Machine Learning Reveals Intrinsic Determinants of siRNA Efficacy

Small interfering RNAs (siRNAs) are widely used in therapeutics and agriculture for sequence-specific gene silencing. However, siRNA efficacy remains difficult to predict due to complex dependencies on sequence, structure, and thermodynamic properties. Existing computational tools largely rely on heuristic rules or pre-scored features, limiting generalizability and biological interpretability. Here, we present a machine learning model to predict siRNA efficacy directly from intrinsic antisense sequence features. Using a dataset of 2,428 experimentally validated siRNAs, we developed a comprehensive feature set that encompasses sequence composition, regulatory motifs, thermodynamic parameters, and structural complexity. We trained and evaluated multiple models for both regression and classification tasks.

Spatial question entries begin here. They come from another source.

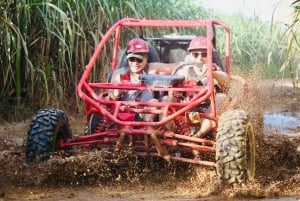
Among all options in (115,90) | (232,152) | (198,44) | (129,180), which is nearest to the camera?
(232,152)

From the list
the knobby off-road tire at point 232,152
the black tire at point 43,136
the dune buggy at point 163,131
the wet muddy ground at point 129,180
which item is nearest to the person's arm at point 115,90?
the dune buggy at point 163,131

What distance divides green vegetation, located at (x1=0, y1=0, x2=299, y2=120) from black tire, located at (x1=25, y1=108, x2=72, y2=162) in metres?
1.40

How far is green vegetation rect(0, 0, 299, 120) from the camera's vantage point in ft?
20.6

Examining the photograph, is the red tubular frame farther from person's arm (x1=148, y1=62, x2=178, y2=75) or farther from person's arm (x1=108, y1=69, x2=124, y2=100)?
person's arm (x1=148, y1=62, x2=178, y2=75)

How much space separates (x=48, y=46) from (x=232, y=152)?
3216mm

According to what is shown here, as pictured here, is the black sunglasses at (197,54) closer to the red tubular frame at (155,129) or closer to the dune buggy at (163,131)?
the dune buggy at (163,131)

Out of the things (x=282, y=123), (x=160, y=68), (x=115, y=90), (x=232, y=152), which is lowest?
(x=282, y=123)

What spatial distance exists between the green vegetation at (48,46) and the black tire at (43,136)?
4.58 feet

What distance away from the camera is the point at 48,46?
6.88 m

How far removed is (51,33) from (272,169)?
2.75m

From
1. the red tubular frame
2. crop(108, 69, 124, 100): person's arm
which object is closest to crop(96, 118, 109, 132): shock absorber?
the red tubular frame

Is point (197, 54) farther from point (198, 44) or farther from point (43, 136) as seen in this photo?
point (43, 136)

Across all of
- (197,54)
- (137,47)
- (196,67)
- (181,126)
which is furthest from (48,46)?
(181,126)

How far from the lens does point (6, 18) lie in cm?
600
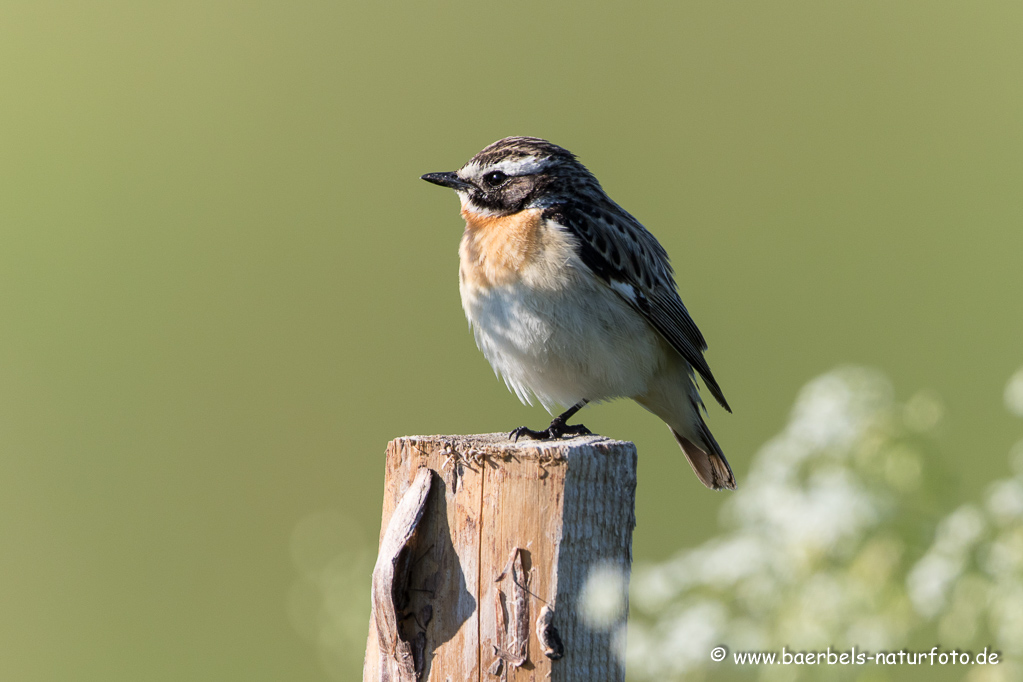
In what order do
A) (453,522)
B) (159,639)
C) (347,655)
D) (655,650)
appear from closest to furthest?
(655,650), (453,522), (347,655), (159,639)

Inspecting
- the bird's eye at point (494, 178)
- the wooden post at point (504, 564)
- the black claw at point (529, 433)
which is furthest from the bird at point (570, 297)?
the wooden post at point (504, 564)

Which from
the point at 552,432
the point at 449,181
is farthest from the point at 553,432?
the point at 449,181

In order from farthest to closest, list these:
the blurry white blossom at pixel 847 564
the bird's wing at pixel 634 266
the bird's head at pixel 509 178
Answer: the bird's head at pixel 509 178 < the bird's wing at pixel 634 266 < the blurry white blossom at pixel 847 564

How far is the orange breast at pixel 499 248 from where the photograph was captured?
462 cm

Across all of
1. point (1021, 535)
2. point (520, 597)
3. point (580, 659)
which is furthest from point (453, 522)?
point (1021, 535)

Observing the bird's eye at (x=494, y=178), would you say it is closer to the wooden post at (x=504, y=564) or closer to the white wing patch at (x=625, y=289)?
the white wing patch at (x=625, y=289)

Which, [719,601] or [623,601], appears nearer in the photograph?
[719,601]

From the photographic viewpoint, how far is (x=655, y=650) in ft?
6.01

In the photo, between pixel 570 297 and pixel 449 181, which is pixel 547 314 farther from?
pixel 449 181

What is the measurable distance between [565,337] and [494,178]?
982mm

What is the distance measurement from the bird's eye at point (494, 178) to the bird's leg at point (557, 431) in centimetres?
120

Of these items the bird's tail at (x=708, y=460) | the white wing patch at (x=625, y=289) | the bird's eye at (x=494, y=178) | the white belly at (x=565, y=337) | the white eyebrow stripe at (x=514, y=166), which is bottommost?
the bird's tail at (x=708, y=460)

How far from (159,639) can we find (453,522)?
6.42 meters

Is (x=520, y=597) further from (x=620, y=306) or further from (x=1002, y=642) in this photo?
(x=620, y=306)
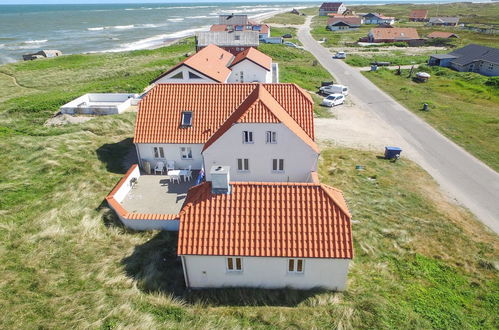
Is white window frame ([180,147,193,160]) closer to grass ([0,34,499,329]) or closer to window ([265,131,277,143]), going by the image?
grass ([0,34,499,329])

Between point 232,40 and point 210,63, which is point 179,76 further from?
point 232,40

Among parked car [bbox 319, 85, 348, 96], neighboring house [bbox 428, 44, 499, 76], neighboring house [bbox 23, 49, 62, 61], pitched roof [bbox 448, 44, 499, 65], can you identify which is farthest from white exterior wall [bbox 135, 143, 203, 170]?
neighboring house [bbox 23, 49, 62, 61]

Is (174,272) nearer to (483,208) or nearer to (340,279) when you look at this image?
(340,279)

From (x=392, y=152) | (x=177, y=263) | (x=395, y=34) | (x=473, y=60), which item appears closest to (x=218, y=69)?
(x=392, y=152)

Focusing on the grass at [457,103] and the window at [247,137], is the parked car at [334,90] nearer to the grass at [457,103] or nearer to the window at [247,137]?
the grass at [457,103]

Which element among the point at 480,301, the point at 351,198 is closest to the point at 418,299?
the point at 480,301

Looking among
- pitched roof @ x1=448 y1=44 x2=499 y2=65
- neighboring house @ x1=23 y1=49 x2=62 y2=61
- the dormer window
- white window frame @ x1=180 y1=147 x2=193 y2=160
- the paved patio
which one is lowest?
the paved patio
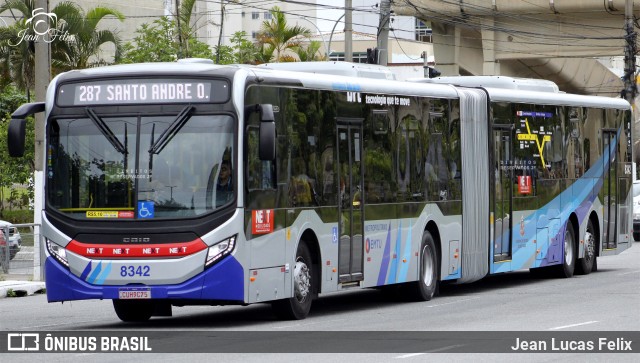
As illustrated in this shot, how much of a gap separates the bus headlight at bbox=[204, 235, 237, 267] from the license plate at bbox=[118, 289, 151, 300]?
2.44 ft

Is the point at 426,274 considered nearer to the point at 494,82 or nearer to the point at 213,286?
the point at 494,82

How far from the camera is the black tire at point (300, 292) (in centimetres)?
1702

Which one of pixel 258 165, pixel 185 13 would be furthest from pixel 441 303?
pixel 185 13

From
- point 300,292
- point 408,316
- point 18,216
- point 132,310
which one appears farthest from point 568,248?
point 18,216

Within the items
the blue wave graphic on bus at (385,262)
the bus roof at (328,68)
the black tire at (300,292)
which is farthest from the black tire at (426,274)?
the black tire at (300,292)

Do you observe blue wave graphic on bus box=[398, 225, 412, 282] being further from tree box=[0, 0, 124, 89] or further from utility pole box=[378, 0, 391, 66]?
tree box=[0, 0, 124, 89]

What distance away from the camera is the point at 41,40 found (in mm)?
26125

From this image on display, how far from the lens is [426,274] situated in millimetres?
20875

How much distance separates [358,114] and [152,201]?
4.05 metres

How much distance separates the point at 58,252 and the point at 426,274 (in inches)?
258

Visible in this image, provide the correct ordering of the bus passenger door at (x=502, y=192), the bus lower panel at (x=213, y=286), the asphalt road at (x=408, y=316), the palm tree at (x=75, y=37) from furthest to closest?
the palm tree at (x=75, y=37)
the bus passenger door at (x=502, y=192)
the bus lower panel at (x=213, y=286)
the asphalt road at (x=408, y=316)

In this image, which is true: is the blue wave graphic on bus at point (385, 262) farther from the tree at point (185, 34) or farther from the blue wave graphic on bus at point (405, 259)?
the tree at point (185, 34)

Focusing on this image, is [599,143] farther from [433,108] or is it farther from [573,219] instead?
[433,108]

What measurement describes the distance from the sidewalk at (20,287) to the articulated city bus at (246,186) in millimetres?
6573
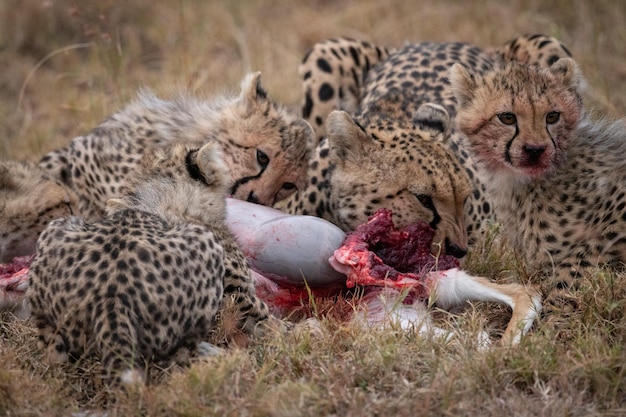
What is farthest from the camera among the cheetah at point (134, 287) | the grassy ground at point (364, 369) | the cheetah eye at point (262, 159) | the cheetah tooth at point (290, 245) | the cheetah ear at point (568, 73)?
the cheetah eye at point (262, 159)

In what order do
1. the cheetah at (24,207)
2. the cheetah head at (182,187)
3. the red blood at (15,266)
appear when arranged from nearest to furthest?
the cheetah head at (182,187)
the red blood at (15,266)
the cheetah at (24,207)

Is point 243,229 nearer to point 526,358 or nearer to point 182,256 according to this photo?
point 182,256

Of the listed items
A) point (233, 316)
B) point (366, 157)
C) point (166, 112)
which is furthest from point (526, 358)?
point (166, 112)

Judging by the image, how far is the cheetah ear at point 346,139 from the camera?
429 centimetres

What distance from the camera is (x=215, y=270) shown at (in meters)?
3.48

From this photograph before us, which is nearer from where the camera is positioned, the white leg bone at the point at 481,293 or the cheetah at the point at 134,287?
the cheetah at the point at 134,287

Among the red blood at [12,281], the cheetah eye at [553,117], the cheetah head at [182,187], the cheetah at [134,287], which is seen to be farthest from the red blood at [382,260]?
the red blood at [12,281]

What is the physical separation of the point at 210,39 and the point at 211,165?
393 cm

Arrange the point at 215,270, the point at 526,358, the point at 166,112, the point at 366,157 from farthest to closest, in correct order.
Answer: the point at 166,112
the point at 366,157
the point at 215,270
the point at 526,358

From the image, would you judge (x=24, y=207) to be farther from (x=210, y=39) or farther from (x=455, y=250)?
(x=210, y=39)

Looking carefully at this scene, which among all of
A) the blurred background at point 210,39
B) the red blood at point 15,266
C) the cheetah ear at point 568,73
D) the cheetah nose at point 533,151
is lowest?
the red blood at point 15,266

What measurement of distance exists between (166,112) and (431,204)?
1.86 meters

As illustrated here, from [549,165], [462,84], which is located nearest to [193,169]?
[462,84]

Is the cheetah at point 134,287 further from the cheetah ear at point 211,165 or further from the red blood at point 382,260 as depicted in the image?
the red blood at point 382,260
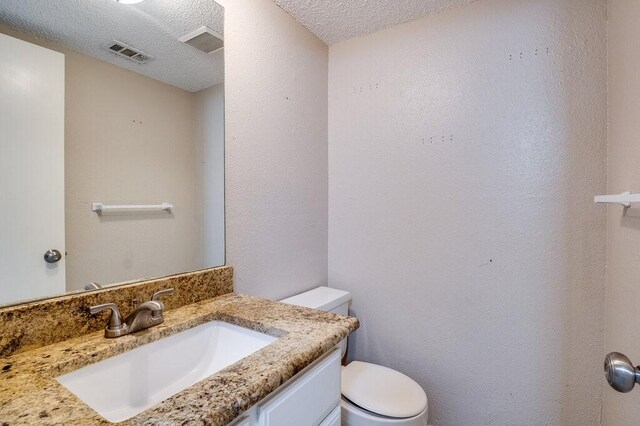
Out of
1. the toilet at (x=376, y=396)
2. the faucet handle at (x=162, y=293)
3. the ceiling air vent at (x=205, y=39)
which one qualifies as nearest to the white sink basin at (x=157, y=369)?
the faucet handle at (x=162, y=293)

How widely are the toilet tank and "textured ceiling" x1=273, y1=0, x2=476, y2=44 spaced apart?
147cm

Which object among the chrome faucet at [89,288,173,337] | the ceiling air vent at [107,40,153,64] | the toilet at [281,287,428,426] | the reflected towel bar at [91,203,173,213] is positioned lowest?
the toilet at [281,287,428,426]

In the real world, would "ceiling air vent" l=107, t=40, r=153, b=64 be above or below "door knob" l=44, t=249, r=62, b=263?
above

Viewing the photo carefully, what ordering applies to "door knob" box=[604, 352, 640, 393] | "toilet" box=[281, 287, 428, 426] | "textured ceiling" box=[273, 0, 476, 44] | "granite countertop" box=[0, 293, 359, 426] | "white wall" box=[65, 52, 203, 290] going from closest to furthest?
"granite countertop" box=[0, 293, 359, 426]
"door knob" box=[604, 352, 640, 393]
"white wall" box=[65, 52, 203, 290]
"toilet" box=[281, 287, 428, 426]
"textured ceiling" box=[273, 0, 476, 44]

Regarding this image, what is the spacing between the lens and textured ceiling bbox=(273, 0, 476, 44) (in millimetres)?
1431

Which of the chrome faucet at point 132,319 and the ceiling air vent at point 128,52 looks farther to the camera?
the ceiling air vent at point 128,52

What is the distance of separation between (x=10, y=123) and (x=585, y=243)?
1956 mm

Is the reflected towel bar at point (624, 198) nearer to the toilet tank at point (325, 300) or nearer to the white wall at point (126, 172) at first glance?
the toilet tank at point (325, 300)

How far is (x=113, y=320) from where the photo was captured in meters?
0.81

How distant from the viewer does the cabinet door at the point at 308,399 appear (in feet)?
2.13

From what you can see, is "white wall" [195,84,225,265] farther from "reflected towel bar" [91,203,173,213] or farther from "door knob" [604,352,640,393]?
"door knob" [604,352,640,393]

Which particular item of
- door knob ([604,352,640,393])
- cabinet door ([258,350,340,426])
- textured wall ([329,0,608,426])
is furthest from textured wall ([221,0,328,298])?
door knob ([604,352,640,393])

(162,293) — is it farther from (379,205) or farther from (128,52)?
(379,205)

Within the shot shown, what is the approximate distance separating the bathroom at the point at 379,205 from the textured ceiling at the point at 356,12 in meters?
0.01
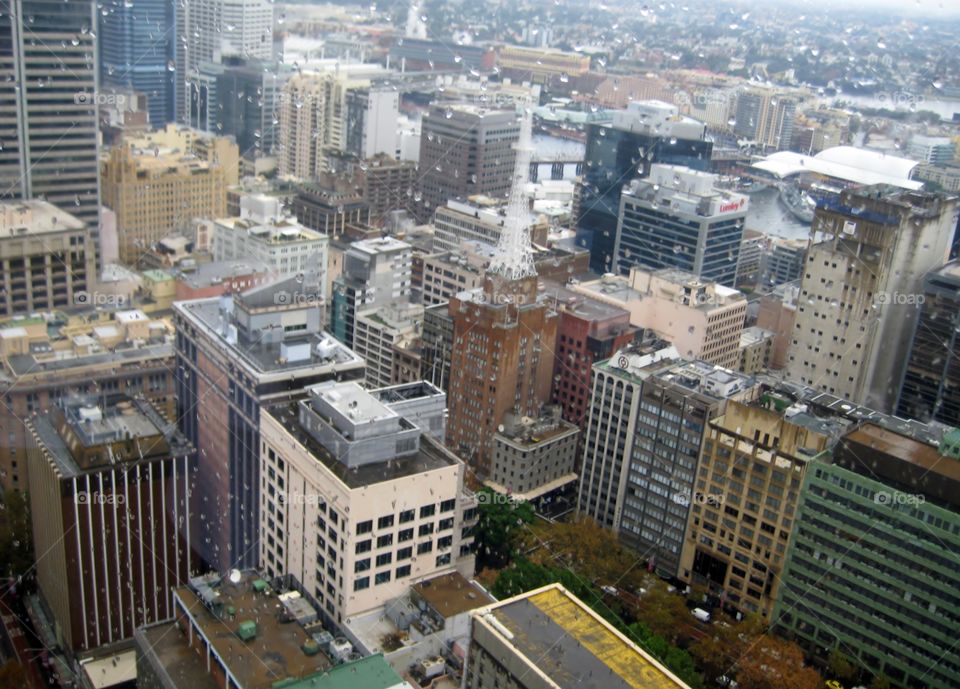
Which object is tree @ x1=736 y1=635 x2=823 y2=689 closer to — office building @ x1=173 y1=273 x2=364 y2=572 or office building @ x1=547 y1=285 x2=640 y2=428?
office building @ x1=173 y1=273 x2=364 y2=572

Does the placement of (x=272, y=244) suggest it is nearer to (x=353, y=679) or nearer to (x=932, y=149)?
(x=353, y=679)

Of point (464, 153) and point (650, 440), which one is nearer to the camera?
point (650, 440)

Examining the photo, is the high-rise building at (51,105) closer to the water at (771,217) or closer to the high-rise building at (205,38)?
the high-rise building at (205,38)

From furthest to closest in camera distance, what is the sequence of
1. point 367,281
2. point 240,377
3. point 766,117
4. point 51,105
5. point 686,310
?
point 766,117, point 51,105, point 367,281, point 686,310, point 240,377

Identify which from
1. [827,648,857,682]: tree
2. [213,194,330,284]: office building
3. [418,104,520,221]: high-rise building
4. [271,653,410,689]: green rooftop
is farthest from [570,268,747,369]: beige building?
[271,653,410,689]: green rooftop

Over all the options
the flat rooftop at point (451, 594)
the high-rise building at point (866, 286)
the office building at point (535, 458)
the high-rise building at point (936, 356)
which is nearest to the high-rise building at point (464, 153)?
the high-rise building at point (866, 286)

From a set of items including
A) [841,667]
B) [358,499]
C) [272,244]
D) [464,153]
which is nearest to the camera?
[358,499]

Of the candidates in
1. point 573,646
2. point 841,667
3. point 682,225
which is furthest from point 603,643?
point 682,225
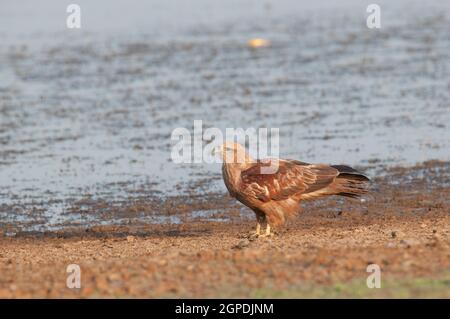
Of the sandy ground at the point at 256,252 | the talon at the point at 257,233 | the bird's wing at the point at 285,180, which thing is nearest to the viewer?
the sandy ground at the point at 256,252

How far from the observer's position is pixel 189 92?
71.3ft

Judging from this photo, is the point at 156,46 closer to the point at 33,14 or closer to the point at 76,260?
the point at 33,14

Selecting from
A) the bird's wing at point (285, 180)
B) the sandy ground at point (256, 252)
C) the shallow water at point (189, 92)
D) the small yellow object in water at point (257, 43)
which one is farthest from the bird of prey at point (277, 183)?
the small yellow object in water at point (257, 43)

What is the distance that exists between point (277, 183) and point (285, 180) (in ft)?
0.42

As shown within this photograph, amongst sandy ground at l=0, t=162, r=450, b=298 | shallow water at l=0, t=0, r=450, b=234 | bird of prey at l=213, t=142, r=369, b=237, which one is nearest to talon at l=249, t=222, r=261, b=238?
bird of prey at l=213, t=142, r=369, b=237

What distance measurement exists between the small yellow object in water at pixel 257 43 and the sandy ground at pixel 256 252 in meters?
12.7

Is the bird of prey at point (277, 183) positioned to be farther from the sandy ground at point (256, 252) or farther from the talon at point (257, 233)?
the sandy ground at point (256, 252)

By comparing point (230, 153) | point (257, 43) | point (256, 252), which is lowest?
point (256, 252)

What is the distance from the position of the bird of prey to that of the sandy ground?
352mm

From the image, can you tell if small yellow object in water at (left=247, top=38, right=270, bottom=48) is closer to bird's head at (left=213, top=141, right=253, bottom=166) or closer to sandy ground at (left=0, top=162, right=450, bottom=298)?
sandy ground at (left=0, top=162, right=450, bottom=298)

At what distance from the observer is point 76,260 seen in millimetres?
10664

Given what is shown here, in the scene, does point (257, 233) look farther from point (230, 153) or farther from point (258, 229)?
point (230, 153)

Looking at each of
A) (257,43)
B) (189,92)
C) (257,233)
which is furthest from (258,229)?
(257,43)

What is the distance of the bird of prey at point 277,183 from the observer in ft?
37.9
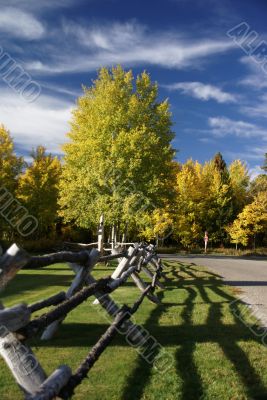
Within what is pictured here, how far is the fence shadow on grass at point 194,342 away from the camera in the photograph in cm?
472

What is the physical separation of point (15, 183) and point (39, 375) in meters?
34.8

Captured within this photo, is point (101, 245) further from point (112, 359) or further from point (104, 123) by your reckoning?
point (112, 359)

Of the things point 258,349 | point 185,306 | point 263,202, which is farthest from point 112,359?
point 263,202

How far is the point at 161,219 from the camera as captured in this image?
38906mm

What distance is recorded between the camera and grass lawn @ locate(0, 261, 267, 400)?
15.2ft

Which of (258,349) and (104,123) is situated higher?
(104,123)

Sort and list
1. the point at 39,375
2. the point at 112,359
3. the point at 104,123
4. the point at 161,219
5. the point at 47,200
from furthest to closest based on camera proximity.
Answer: the point at 161,219 → the point at 47,200 → the point at 104,123 → the point at 112,359 → the point at 39,375

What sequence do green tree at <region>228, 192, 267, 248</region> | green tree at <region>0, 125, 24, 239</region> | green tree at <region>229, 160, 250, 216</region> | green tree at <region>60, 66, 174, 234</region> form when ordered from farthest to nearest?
green tree at <region>229, 160, 250, 216</region>
green tree at <region>228, 192, 267, 248</region>
green tree at <region>0, 125, 24, 239</region>
green tree at <region>60, 66, 174, 234</region>

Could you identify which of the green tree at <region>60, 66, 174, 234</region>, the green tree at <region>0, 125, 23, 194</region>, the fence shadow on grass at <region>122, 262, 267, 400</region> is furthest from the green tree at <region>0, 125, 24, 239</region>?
the fence shadow on grass at <region>122, 262, 267, 400</region>

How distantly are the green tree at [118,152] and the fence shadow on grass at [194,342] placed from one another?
11.1 meters

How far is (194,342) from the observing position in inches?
254

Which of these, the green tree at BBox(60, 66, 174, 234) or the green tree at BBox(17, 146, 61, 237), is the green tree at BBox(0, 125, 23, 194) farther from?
the green tree at BBox(60, 66, 174, 234)

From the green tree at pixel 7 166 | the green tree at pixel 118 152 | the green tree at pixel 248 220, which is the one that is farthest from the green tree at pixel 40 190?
the green tree at pixel 248 220

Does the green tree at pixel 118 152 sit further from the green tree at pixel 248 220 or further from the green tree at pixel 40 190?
the green tree at pixel 248 220
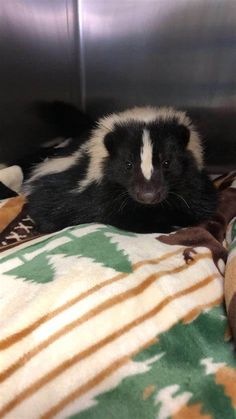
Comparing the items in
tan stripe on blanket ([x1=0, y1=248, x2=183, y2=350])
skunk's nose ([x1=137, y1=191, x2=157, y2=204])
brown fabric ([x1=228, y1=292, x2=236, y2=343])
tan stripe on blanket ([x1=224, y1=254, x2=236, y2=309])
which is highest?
skunk's nose ([x1=137, y1=191, x2=157, y2=204])

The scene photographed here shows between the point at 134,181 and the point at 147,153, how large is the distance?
0.09 metres

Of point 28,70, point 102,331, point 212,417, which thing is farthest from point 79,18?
point 212,417

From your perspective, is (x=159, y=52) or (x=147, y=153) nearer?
(x=147, y=153)

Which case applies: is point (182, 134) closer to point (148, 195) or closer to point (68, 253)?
point (148, 195)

Support Vector Regression (SVR) achieved the best regression performance overall, with a predictive accuracy of R = 0.719 and R ² = 0.516, while logistic regression achieved the best classification results with ROC = 0.886 and F1 = 0.809 using a combination of composition, motif, and structural features. Among all features, position-specific nucleotides were the strongest predictors of efficacy, with a uracil at the 5′ antisense end (P1_U) and an adenine at the 3′ end (P19_A) showing the highest importance, consistent with known mechanisms of strand selection and RISC loading. Our approach improves both predictive power and biological interpretability compared to existing methods, eliminating reliance on external scoring functions. The resulting framework supports rational siRNA design for therapeutic applications, functional genomics, and non-transgenic crop protection strategies.